Yesterday was an amazing day for the markets.
Gold bullion hit a three-month low despite: 1) inflation rising rapidly in North America; and 2) the Chinese buying half of this year’s world gold production.
The stock market was up to a new high despite: 1) corporate insiders selling like mad; 2) corporate earnings growth collapsing; 3) the amount of money investors have borrowed to buy stocks standing at a record high; and 4) the economy stinking.
In the words of Robert Appel, my esteemed colleague, the following best describes what is happening with the markets:
“Time to take those ruby slippers out of the closet because we are definitely on our way to the ‘Wizard of Oz’ show once again. There is a view that the government and its ‘special contractor’ (the Fed) have things under control and we are now at the beginning of the biggest stock bull in history. We don’t buy that theory for a minute but we do acknowledge it exists.
“Those opposing this view—an ever-declining number—suggest that if inflation were defined as it was when the greatest economic minds of our age were still alive—the U.S. economy would be in big trouble. The recent corporate earnings wipeout in the retail sector was one of the most under-reported financial stories of the year.
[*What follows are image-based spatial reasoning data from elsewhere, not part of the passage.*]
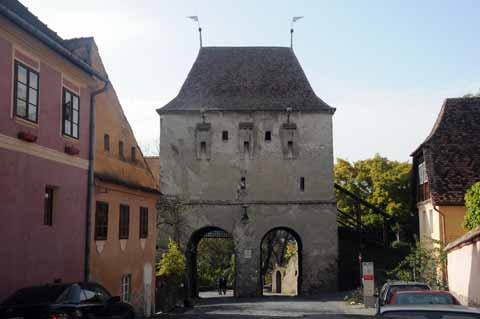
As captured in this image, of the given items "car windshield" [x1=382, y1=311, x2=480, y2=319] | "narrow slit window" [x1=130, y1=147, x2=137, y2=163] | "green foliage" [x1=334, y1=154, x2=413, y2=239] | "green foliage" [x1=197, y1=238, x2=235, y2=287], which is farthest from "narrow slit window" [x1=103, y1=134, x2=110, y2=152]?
"green foliage" [x1=197, y1=238, x2=235, y2=287]

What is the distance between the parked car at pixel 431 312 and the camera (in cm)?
874

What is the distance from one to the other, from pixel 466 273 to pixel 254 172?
72.5ft

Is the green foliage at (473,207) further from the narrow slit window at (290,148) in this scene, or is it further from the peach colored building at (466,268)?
the narrow slit window at (290,148)

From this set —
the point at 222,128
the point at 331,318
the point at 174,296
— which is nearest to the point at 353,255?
the point at 222,128

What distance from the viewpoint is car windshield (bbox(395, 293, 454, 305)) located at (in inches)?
587

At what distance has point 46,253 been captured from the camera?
17.1 m

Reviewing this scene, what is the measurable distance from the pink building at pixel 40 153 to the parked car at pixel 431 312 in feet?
30.3

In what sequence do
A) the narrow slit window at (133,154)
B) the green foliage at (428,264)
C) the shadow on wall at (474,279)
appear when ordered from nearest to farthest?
the shadow on wall at (474,279)
the narrow slit window at (133,154)
the green foliage at (428,264)

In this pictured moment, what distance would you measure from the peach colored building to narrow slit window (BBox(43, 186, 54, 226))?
11.8 m

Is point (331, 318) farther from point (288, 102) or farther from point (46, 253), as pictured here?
point (288, 102)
“Interestingly (this is too bizarre to make up) the only major upside surprise in the retail sector in respect to first quarter earnings reports was Tiffany’s…where they can barely keep up with demand. No surprise for our readers as the ‘gap’ between rich and poor under QE [quantitative easing] has only intensified. QE (history will eventually show) ONLY rewards the super-rich. Period. End of story.
“As for gold, the most astounding thing was that it took this long to break support. Every technical report we have seen for the last several weeks said to expect a continuation of the downtrend (as we explained in the past, the anti-gold forces are fully aware of how technicals work and use charts and pivots to their advantage, realizing that if they can ‘force’ a move to a pivot, the knee-jerk traders will do the rest of the heavy lifting).
“How hard is it to force the paper gold market, you ask? Well, according to the major media, a lone renegade trader at Barclays was able to do this merely by pushing a few buttons…? So how hard can it be?
“In this new Land of Oz, no one questions why gold, which was so popular a few years ago, is out of favor today. No one asks why demand for gold in the East (China) continues strong while the price is endlessly declining. No one even wonders how it is possible to have robust demand and a declining supply of…a commodity which is now selling more or less AT PRODUCTION COST?
“Best way to think of this market is like a horse race, because, in a horse race, at least everyone making bets KNOWS FULL WELL that the horses actually have owners! For the ‘fiction’ of ‘The Clever Fed and the All-Wise Government’ to continue, the broad market must surge forward from here. For the fiction of the ‘Uselessness of Gold in the Modern Age’ to succeed, gold must break below recent lows ($1,175 an ounce) and then completely disappear off the radar. Could this happen?
“If $1,175 gold is re-tested and holds again, even the most cynical trader would want to consider (at that point) that gold had bottomed. Gold will reach a final bottom mid-summer, whether $1,175 holds in the interim…or not.”